SOURCE EXCERPT
2nd Quarter 2013 Commentary - ASTON/TAMRO Diversified Equity Fund
2nd Quarter 2013
The Goldilocks Factor
The fundamental economic news during the second quarter corroborated our belief of a continued, albeit slow, expansion in the U.S. economy. There is evidence of a number of positive trends for U.S. equities. The ongoing mending of the housing market has been providing a significant boost to consumer sentiment and bank balance sheets. Consumers have de-levered, and the amount of household income going to debt service is at a decades low. Recent headlines notwithstanding, monetary policy remains highly accommodative in the U.S. and around the globe. U.S. corporations are flush with cash and companies are increasingly returning excess cash to shareholders via dividends and stock buybacks. The deficit profile of the U.S. has improved dramatically, at least in the near term. Finally, the recent transformation of the U.S. into an energy superpower is a development that should support U.S. manufacturing and lower domestic energy costs over the long term.
But what’s going on with interest rates? The major news during the quarter was the sharp rise in interest rates on a percent change basis. The move, combined with comments from the Federal Reserve that the central bank could taper its bond buying program, led to an acceleration in market volatility. Strictly based on fundamentals, the higher rates seemed excessive. Yet, it also revealed investors’ reliance on Fed-induced low rates. From our perspective, market forces have been less at work than those of Washington. Are rates too high or too low? At what level is the Goldilocks factor?
We think the environment is still attractive for stocks. The consumer continues to lead the way and the level of interest rates should reach a balance between Washington and our Goldilocks factor, market forces. Hang in there investors. Despite the volatility, it was a decent quarter for stocks and the domestic economy continues to expand.
The Fund posted a slight absolute loss for the quarter, but underperformed its Russell 1000 Index benchmark by a sizeable margin. Poor stock selection in the Healthcare, and Financials sectors was the primary driver of underperformance. Decelerating growth or specific near-term miscues affected several companies within Healthcare. Allergan announced that their Phase II drug trial for macular degeneration would experience a one- to two-year delay due to the need for additional studies. The stock of Athenahealth corrected on lower-than-expected revenue growth and lighter bookings for the Internet-based physician services company. Healthcare payment services firm HMS Holdings reduced guidance significantly after announcing quarterly results that were below expectations, leading us to eliminate the position from the portfolio.
The rise in interest rates affected several positions in the portfolio within Financials, namely Redwood Trust, Franklin Resources, and Raymond James Financial. Fundamentally we remain constructive on most of these companies and used the recent weakness to add to several of them. Despite underweight stakes in the struggling Energy and Materials sectors, stock selection also detracted from performance in those areas.
Sector allocation had a net positive effect overall, though, driven by an overweight stake in Consumer Discretionary sector and no exposure to Utilities. Top-holding American International Group (AIG) and Industrials stocks Boeing and Colfax were among the top individual contributors to performance during the quarter. Global insurer AIG announced strong quarterly results and additional plans to sell off non-core assets. The company has undergone a remarkable turnaround as new management has invested in IT systems and underwriting resources, sold off non-core businesses and successfully paid back all borrowed funds to the U.S. Treasury.

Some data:
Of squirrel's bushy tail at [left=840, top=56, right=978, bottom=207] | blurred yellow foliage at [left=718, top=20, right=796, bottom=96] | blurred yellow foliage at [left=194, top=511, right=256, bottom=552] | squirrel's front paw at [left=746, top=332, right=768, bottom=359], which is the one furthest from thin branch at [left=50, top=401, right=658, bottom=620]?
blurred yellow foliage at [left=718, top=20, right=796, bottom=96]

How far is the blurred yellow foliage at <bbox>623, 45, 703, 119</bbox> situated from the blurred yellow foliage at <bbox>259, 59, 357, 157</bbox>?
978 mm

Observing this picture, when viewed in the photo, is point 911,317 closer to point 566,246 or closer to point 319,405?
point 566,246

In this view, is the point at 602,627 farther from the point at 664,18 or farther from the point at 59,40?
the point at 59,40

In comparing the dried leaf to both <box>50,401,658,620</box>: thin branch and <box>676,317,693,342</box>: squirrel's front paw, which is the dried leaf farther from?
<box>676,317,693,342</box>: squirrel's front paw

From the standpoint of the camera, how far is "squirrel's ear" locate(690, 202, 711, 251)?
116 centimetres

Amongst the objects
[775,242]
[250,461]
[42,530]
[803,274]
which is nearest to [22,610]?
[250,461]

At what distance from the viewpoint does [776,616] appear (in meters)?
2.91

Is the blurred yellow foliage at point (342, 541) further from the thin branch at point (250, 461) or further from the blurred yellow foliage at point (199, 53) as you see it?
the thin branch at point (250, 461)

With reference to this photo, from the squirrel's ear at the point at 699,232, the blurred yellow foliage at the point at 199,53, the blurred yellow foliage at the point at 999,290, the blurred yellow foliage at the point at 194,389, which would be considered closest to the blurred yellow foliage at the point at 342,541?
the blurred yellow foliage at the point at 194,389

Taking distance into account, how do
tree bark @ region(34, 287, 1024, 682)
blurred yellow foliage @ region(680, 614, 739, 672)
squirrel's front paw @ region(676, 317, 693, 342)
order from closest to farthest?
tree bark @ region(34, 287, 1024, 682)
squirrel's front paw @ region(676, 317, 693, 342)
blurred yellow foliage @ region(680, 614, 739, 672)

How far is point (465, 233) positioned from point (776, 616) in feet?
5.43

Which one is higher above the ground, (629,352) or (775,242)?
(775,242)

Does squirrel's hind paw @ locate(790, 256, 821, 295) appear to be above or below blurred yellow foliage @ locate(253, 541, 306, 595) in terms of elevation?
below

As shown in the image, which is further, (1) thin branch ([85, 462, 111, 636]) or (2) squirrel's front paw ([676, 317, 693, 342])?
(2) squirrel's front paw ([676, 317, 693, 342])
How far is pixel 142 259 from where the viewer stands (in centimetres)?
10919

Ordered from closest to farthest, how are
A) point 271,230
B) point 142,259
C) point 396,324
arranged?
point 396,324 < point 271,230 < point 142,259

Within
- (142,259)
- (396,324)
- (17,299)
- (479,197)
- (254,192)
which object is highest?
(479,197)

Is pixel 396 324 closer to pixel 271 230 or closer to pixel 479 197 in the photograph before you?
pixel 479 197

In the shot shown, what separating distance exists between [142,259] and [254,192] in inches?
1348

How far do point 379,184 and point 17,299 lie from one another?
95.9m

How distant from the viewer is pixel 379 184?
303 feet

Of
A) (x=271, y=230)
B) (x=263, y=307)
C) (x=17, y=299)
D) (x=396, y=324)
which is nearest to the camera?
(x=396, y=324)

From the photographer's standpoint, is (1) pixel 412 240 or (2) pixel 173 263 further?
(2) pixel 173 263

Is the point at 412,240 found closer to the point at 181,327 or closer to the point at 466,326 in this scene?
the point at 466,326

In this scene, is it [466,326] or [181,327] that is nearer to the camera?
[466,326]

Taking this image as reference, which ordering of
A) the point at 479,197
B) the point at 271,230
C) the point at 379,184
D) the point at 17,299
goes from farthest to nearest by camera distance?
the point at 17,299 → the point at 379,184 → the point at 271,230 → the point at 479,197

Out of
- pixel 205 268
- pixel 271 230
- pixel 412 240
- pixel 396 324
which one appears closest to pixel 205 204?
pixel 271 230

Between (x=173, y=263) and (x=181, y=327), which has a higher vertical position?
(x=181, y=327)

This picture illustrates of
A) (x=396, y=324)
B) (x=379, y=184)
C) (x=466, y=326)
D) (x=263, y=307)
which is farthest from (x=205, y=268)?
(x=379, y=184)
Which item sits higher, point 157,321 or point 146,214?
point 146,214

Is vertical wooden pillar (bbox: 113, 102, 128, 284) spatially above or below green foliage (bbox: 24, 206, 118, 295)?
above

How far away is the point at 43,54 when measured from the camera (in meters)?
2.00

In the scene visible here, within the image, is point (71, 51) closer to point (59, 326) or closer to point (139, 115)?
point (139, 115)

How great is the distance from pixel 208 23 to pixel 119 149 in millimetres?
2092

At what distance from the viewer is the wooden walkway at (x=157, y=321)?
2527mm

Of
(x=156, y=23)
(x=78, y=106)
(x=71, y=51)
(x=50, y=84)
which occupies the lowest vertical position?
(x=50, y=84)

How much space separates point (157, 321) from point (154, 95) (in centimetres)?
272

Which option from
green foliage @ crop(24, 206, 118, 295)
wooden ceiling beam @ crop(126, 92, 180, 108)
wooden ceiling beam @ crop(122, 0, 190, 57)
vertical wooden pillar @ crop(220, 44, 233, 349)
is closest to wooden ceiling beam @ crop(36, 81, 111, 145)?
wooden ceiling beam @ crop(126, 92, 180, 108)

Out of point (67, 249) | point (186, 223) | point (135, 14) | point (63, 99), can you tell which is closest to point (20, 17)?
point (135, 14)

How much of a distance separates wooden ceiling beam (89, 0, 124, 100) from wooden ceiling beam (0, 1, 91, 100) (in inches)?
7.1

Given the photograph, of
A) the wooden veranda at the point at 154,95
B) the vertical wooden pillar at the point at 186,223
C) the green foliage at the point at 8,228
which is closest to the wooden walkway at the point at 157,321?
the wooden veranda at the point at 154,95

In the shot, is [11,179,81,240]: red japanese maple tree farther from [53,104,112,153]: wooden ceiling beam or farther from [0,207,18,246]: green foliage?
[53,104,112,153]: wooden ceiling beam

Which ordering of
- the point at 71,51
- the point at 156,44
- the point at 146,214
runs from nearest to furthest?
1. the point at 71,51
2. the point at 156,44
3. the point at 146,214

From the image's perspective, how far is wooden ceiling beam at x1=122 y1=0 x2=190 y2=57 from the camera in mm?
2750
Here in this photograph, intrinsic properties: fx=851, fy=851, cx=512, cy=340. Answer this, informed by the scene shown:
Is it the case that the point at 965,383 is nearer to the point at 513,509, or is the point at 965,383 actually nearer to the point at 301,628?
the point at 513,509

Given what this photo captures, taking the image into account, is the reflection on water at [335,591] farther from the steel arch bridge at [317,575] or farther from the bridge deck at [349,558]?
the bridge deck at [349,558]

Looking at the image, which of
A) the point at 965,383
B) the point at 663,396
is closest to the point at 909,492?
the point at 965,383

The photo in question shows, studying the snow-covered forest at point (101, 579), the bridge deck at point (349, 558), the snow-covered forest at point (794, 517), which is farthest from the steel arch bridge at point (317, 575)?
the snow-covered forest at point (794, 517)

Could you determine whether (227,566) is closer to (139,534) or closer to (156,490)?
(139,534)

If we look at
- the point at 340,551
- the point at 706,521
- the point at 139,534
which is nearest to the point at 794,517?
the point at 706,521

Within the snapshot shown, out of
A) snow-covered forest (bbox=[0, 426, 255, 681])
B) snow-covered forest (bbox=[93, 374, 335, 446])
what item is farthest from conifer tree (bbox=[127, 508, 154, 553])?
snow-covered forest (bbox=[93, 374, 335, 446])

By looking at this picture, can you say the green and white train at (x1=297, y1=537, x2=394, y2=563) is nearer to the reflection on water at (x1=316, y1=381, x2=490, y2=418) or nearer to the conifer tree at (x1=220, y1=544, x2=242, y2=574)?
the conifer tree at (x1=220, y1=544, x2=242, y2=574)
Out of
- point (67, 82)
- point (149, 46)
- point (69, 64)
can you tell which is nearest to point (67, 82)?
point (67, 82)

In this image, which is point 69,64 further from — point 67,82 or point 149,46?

WHAT YOU ARE ASKED TO DO
Resume the second-quarter 2013 fund commentary from its last sentence. None of this data matters for what comes next.

RESULT OF THIS TASK
Colfax is a key supplier to companies building the global energy infrastructure, providing pumps, systems and controls to pipelines, oil and gas producers, refiners, petrochemical companies, ship builders, etc. It has already completed one major acquisition to open a second platform (welding and cutting tools) and is likely to spur additional growth with future platform acquisitions. The firm recently reported better-than-expected order growth in its Power Generation segment. Boeing saw increased order activity from the Paris Airshow.
Given recent trends, we continue to orient the Fund toward better capitalized, better run companies able to participate in more domestic-facing industries such as Consumer Discretionary and Financial Services. As the U.S. consumer, the U.S. housing market, and the U.S. economy continue to come back, we think these companies should be well positioned.
We remain vigilant to fundamental changes and valuations at the company level, with sector allocations resulting from stock specific opportunities we identify. There were numerous changes at the stock level in the second quarter where we either took profits in names based on valuation or sold companies where there had been a deterioration in fundamentals. We then redeployed the proceeds to stocks where we thought the valuation had become out of line with fundamentals—in other words, the stock price became more attractive. The net result, after adjusting for returns, was an increase in the sector weight of Energy, a decrease to Financials and Healthcare (due to sales based on dissipating growth trends).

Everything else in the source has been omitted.